- Stored data -
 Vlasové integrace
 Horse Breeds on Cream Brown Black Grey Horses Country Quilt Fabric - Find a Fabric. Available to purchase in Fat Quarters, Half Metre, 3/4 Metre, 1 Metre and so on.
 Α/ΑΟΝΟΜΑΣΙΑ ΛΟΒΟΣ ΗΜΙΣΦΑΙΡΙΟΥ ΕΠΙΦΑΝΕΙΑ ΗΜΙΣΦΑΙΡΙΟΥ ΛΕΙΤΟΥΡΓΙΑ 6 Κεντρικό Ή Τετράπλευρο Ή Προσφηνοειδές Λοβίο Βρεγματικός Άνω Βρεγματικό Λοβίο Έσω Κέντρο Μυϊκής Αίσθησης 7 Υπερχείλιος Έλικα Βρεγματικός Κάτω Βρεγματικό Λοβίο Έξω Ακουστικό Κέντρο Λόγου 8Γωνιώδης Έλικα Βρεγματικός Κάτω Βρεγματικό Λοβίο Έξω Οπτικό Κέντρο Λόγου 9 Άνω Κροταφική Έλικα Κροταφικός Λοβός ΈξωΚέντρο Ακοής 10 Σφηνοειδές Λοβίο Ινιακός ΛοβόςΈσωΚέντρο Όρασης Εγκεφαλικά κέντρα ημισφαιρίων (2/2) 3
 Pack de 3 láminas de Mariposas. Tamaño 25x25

...

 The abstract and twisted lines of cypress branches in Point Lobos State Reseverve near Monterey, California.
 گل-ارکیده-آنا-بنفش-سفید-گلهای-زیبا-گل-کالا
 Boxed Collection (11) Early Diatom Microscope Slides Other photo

---

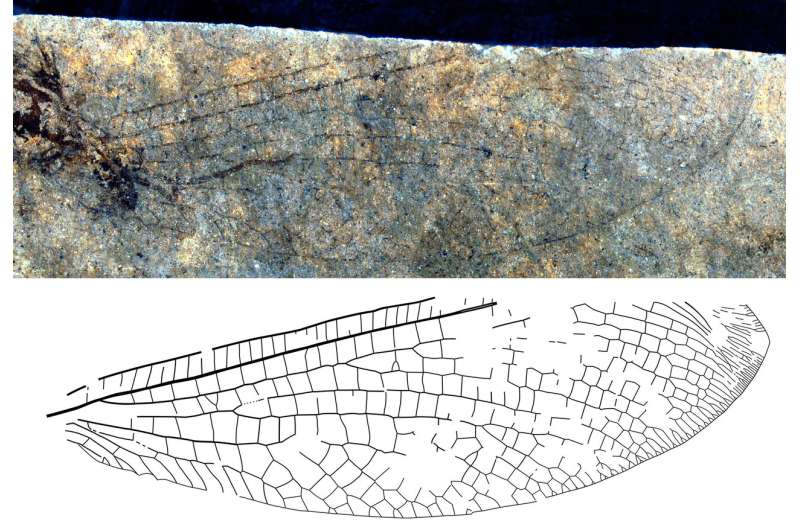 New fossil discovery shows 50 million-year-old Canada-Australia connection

- Action item -
Reproduce the entries above exactly, but only the lines between the line holding "گل-ارکیده-آنا-بنفش-س" and the line holding "Boxed Collection (11)", inclusive.

- Result for this task -
 گل-ارکیده-آنا-بنفش-سفید-گلهای-زیبا-گل-کالا
 Boxed Collection (11) Early Diatom Microscope Slides Other photo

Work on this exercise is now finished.